The solution to this isn’t to complain that the SNP are good at winning elections and somehow demand that something be done about it. The answer is to make Labour electable again. I believe I can do that.

Not by announcing a raft of new policies. We had some good, popular policies at the election – like the energy price freeze and the ban on exploitative zero hours contracts – but that wasn’t enough in itself.

People didn’t have confidence that we were on their side and that we would deliver change.

My message to people in Scotland is simply this: I am on your side.

If you are a woman facing discrimination, I am on your side.

If you are a parent whose kid needs more support at school, I am on your side.

And if you are a patient at breaking point because you can’t get the treatment you need from the NHS – I am on your side.

Scots are faced with a decade of Tory rule and an SNP Government that has been in power for more than eight years. I can be the champion that people in Scotland need against the establishment parties.

I want to lift people out of poverty and break down barriers that cause inequality and injustice. But I also want to help the people who aren’t struggling – they just want things to be a bit easier, to be able to get on.

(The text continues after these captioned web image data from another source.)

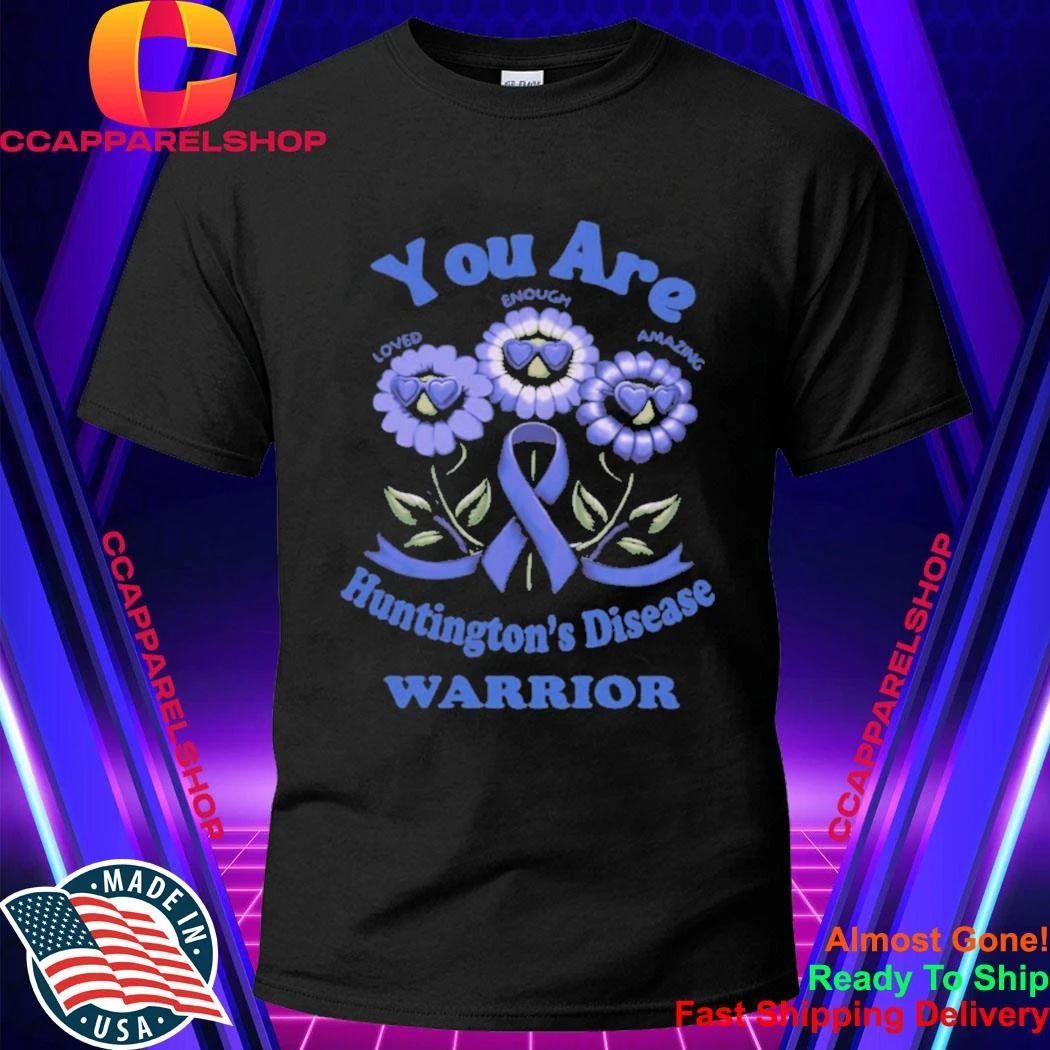 You Are Huntington’s Disease Warrior Shirt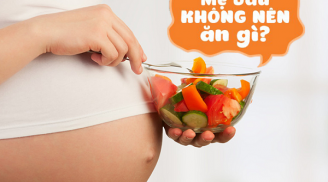 Những thực phẩm mẹ bầu cần tránh nếu muốn thai nhi khỏe mạnh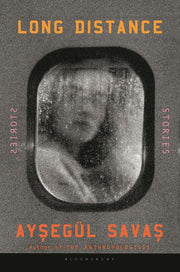 Long Distance: Stories by Savas, Ayseg?l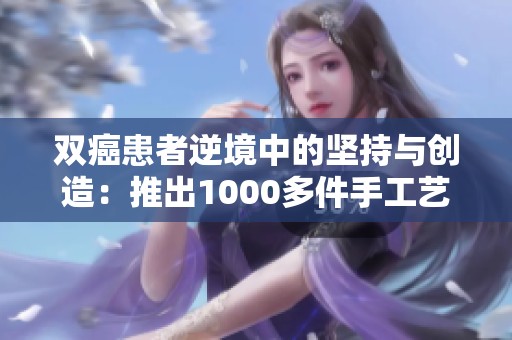 双癌患者逆境中的坚持与创造：推出1000多件手工艺品的私密教学故事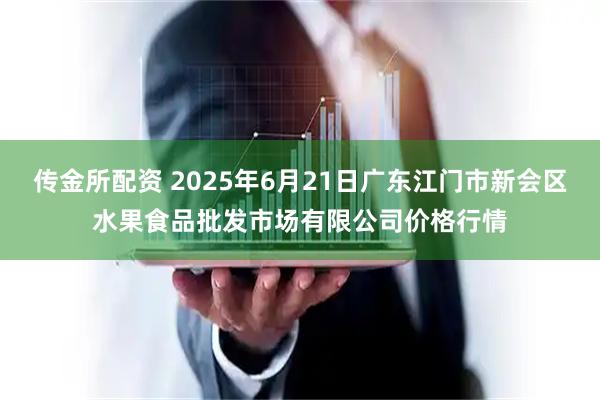 传金所配资 2025年6月21日广东江门市新会区水果食品批发市场有限公司价格行情
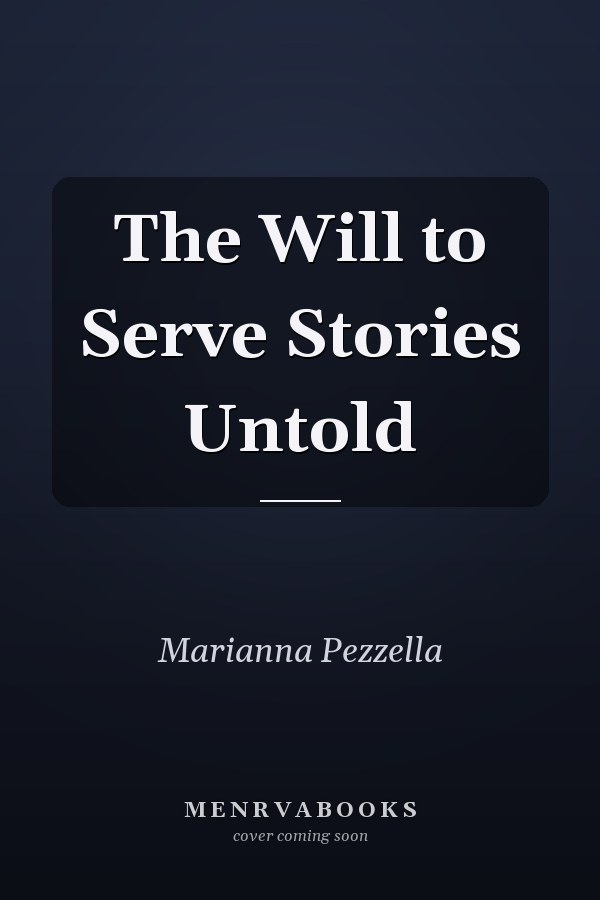 The Will to Serve Stories Untold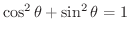$\displaystyle \cos^{2}{\theta} + \sin^{2}{\theta} = 1 $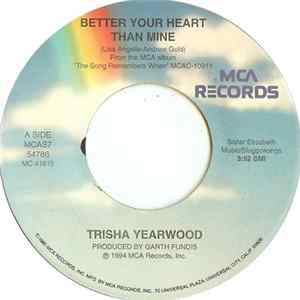 Trisha Yearwood - Better Your Heart Than Mine flac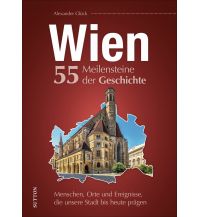 Wien. 55 Highlights aus der Geschichte Sutton Verlag GmbH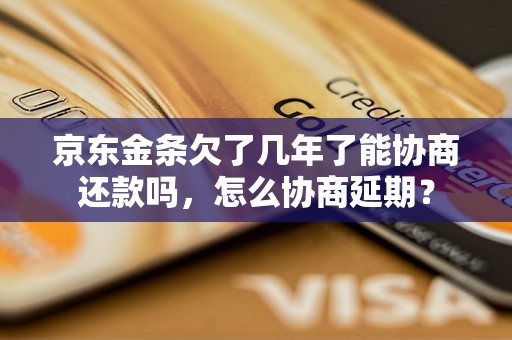 京东金条欠了几年了能协商还款吗，怎么协商延期？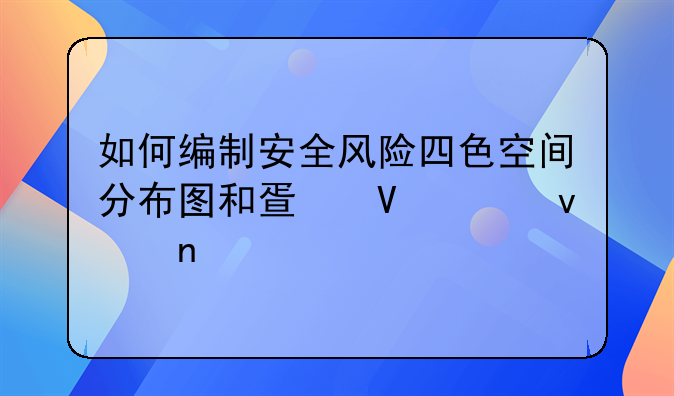 如何编制安全风险四色空间分布图和疏散平面图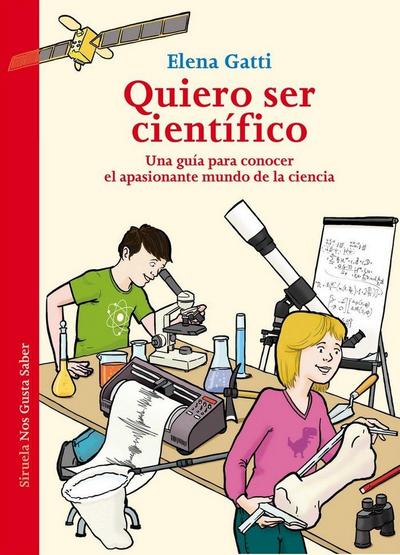 Quiero ser científico : una guía para conocer el apasionante mundo de la ciencia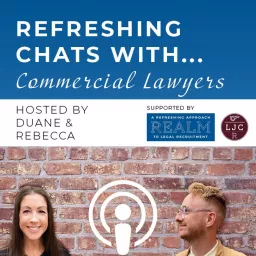 Refreshing Chats with Commercial Lawyers Podcast artwork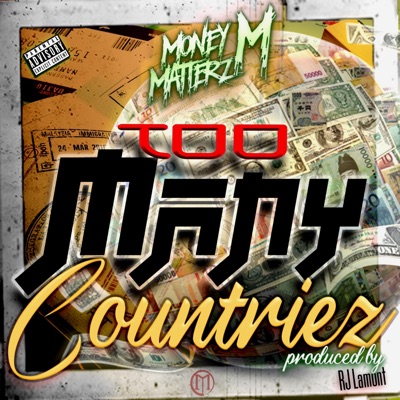 Too Many Countriez - Single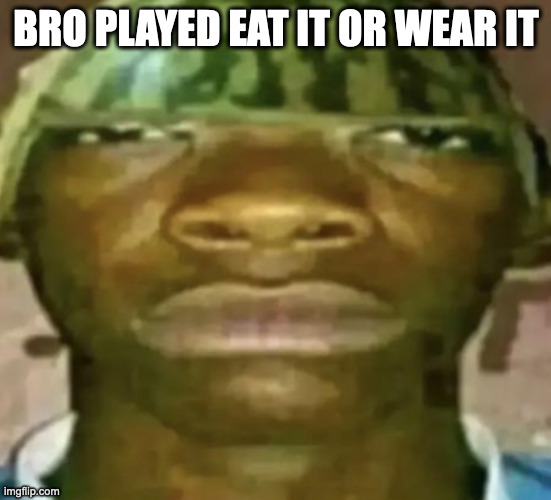 Watermelon Hat | BRO PLAYED EAT IT OR WEAR IT | image tagged in watermelon hat | made w/ Imgflip meme maker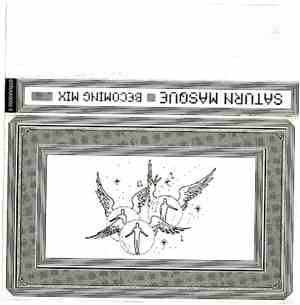 Various - Saturn Masque Becoming Mix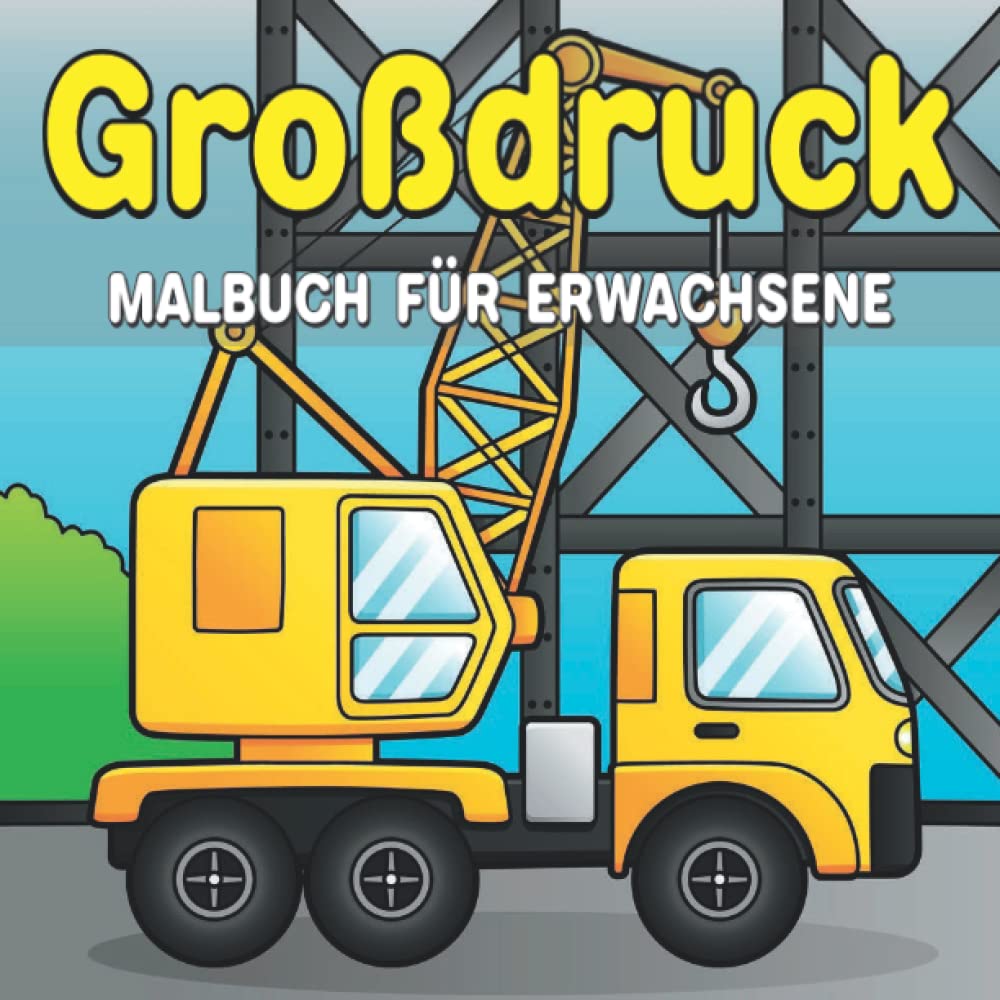 ler totalmente Großdruck Malbuch für Erwachsene: Mutiges und einfaches Großdruck-Malbuch für Erwachsene für Senioren und Anfänger | malbuch senioren (German Edition)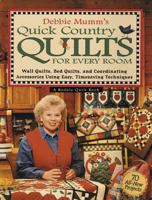 Debbie Mumm's Quick Country Quilts for Every Room: Wall Quilts, Bed Quilts, and Coordinating Accessories Using Easy, Timesaving Techniques 1579542646 Book Cover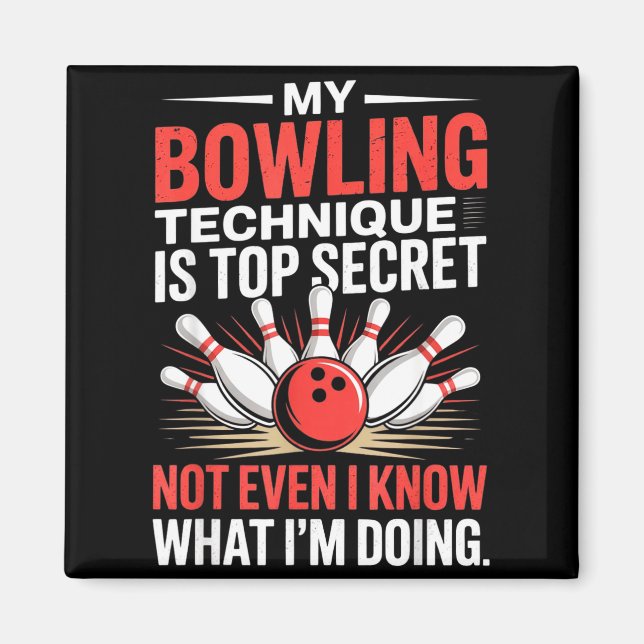 Aimant My Bowling Technique Is Top Secret Funny Bowling C (Devant)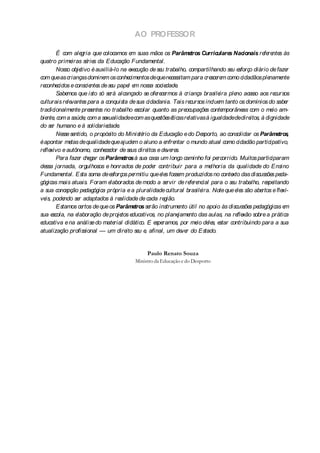 AO PROFESSOR

        É com ale    gria que colocamos e suas mãos os Parâme
                                             m                             tros Curric ulare Nac
                                                                                            s      ionais re re s às
                                                                                                             fe nte
quatro prime   iras sé s da Educação Fundame
                        rie                            ntal.
        Nosso obje  tivo é auxiliá-lo na e cução de se trabalho, compartilhando se e
                                             xe            u                                 u sforço diário de faze    r
com que as crianças domine os conhe ntos de que ne ssitam para cre re como cidadãos ple
                               m            cime                 ce                 sce m                      name   nte
reconhe cidos e conscie s de se pape e nossa socie
                         nte       u       l m                dade  .
        Sabe mos que isto só se alcançado se ofe ce
                                 rá                      re rmos à criança brasile ple ace aos re
                                                                                        ira no sso                cursos
culturais re vante para a conquista de sua cidadania. Tais re
             le       s                                                    cursos inclue tanto os domínios do sabe
                                                                                        m                               r
tradicionalme pre nte no trabalho e
                nte se s                       scolar quanto as pre     ocupaçõe conte
                                                                                  s      mporâne com o me am-
                                                                                                   as            io
bie , com a saúde com a se
   nte                ,        xualidadeecom as que s é   stõe ticas re   lativas à igualdadededire   itos, à dignidade
do se humano e à solidarie
      r                         dade  .
        Ne se
          sse ntido, o propósito do Ministé da Educação e do De
                                                  rio                           sporto, ao consolidar os Parâme ,   tros
é apontar me de qualidade que ajude o aluno a e ntar o mundo atual como cidadão participativo,
               tas                            m               nfre
re xivo e autônomo, conhe dor de se dire e de re
  fle                          ce            us     itos      ve s.
        Para faze che os Parâme
                   r gar                 tros à sua casa um longo caminho foi pe       rcorrido. Muitos participaram
de jornada, orgulhosos e honrados de pode contribuir para a me
  ssa                                                  r                            lhoria da qualidade do Ensino
Fundame    ntal. Esta soma de e   sforços pe  rmitiu que e s fosse produzidos no conte das discussõe pe
                                                            le        m                      xto                 s da-
gógicas mais atuais. Foram e     laborados de modo a se        rvir de re re
                                                                           fe ncial para o se trabalho, re itando
                                                                                              u               spe
a sua conce  pção pe   dagógica própria e a pluralidade cultural brasile        ira. Note que e s são abe
                                                                                                le          rtos e flexí-
ve pode
  is,      ndo se adaptados à re
                   r                   alidade de cada re    gião.
        Estamos ce   rtos de que os Parâme    tros se instrume útil no apoio às discussõe pe
                                                     rão              nto                             s dagógicas e    m
sua e scola, na e laboração de proje e  tos ducativos, no plane      jame das aulas, na re xão sobre a prática
                                                                          nto                   fle
educativa e na análise do mate      rial didático. E e ramos, por me de s, e
                                                        spe                   io le star contribuindo para a sua
atualização profissional — um dire se e afinal, um de r do Estado.
                                          ito u ,                      ve


                                                   Paulo Renato Souza
                                              Ministro da Educação e do Desporto
 
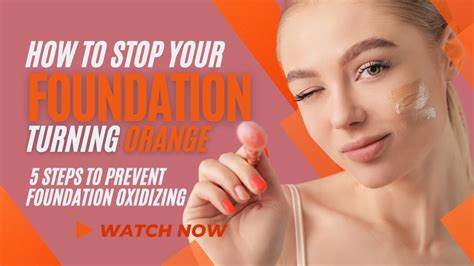 how to prevent oxidizing foundation.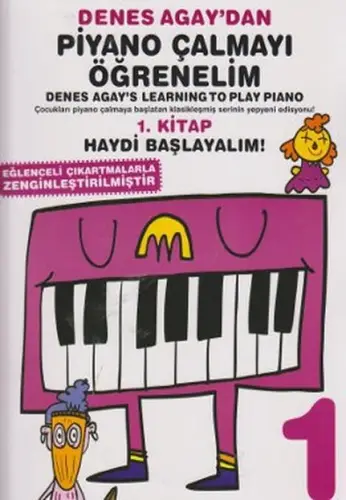 Denes Agay'dan Piyano Çalmayı Öğrenelim 1.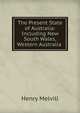 The Present State of Australia: Including New South Wales, Western Australia ., Henry Melvill 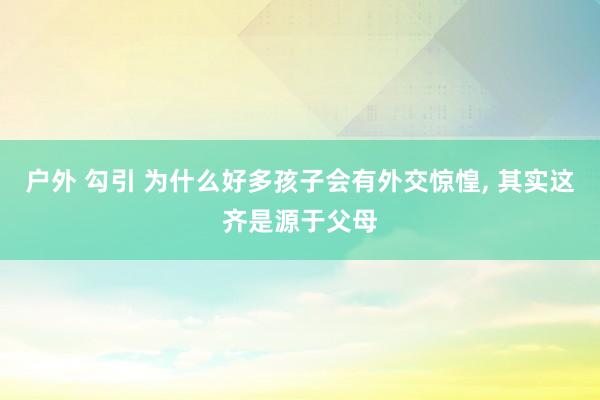 户外 勾引 为什么好多孩子会有外交惊惶， 其实这齐是源于父母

That might be a promotion at work, a second car or just getting on the housing ladder in the first place.

Labour has historically been the party of helping people get a better standard of living. We can be that party again.

The road ahead for Labour is a long one. The journey will be difficult. We can’t expect things to turn overnight. Regaining the trust of the Scottish people will take 

But I will lead. The positions I argue for won’t always be popular with everyone but I want to end the lie in Scottish politics that you can please all of Scotland all of the time.

Politics is about choices, and I won’t hesitate to stand up against any individual or organisation that is holding back people who want to get on in life.

Under my leadership, no-one will be in any doubt what Scottish Labour stands for and who we stand with.”